Northam initially apologized for the offensive photo, then denied he was in it.
The new sexual assault claims against Fairfax were published in a Sunday night post on right-wing website Big League Politics, which first reported Northam’s damning yearbook photo. Although Fairfax isn’t explicitly named, a woman claims a man fitting the lieutenant governor’s description sexually assaulted her in a hotel room during the 2004 Democratic National Convention in Boston.
Fairfax has vehemently denied the allegations and described his encounter with the woman as “consensual.”
In a Monday article, The Washington Post acknowledged it was approached by the woman in 2017 and carefully looked into her claims.
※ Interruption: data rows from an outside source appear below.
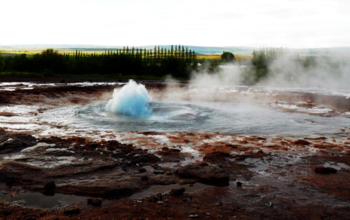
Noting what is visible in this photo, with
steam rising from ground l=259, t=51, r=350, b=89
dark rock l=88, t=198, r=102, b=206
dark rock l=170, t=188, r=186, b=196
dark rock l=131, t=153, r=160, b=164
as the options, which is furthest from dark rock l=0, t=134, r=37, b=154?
steam rising from ground l=259, t=51, r=350, b=89

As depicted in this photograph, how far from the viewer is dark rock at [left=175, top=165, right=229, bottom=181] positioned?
5.20 metres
The newspaper included graphic details of the alleged assault but said it was unable to confirm her account, noting the woman had never told anyone about what happened prior to her contacting The Post. The accuser hasn’t been named.
Fairfax’s camp has previously asserted that The Post decided against publishing the story after it found “significant red flags and inconsistencies within the allegations,” however, the newspaper disputed this, calling the claim “incorrect.”
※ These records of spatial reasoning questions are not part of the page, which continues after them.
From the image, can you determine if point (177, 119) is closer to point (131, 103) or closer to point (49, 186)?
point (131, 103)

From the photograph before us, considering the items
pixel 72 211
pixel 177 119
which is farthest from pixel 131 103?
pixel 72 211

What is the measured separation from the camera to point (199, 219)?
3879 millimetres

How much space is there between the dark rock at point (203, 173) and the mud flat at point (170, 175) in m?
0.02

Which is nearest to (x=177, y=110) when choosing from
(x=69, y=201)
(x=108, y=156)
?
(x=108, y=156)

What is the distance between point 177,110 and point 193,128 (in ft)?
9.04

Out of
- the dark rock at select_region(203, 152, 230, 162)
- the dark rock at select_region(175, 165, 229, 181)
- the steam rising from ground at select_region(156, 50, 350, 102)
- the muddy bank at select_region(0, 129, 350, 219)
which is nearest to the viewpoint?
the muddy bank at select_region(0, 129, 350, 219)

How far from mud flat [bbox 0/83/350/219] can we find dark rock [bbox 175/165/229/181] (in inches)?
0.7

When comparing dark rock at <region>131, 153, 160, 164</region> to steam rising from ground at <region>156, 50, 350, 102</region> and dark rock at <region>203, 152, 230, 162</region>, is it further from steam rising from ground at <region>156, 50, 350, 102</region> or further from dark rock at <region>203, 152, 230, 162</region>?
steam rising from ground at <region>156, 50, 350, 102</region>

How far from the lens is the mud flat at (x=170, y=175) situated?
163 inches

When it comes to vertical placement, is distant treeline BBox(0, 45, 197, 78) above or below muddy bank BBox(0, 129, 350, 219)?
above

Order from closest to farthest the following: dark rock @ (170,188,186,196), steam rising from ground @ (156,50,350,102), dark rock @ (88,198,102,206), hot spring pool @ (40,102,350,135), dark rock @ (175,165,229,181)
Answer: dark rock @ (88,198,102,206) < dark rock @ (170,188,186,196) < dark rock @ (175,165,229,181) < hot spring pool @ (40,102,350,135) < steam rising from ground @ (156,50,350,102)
“Fairfax and the woman told different versions of what happened in the hotel room with no one else present,” the paper stated. “The Washington Post could not find anyone who could corroborate either version.”
In a statement, Fairfax argued that “not one other reputable media outlet has seen fit to air this false claim” before it was published on Big League Politics and accused The Washington Post of “smearing an elected official.” “Only now, during a time of intense media attention surrounding Virginia politics, has this false claim been raised again.”
“The Lt. Governor will take appropriate legal action against those attempting to spread this defamatory and false allegation,” it continued.
Fairfax’s accuser is lawyering up as well. NPR reported Tuesday that the woman has retained Washington firm Katz, Marshall and Banks — the same firm that represented Dr. Christine Blasey Ford in her allegations against now-Supreme Court Justice Brett Kavanaugh.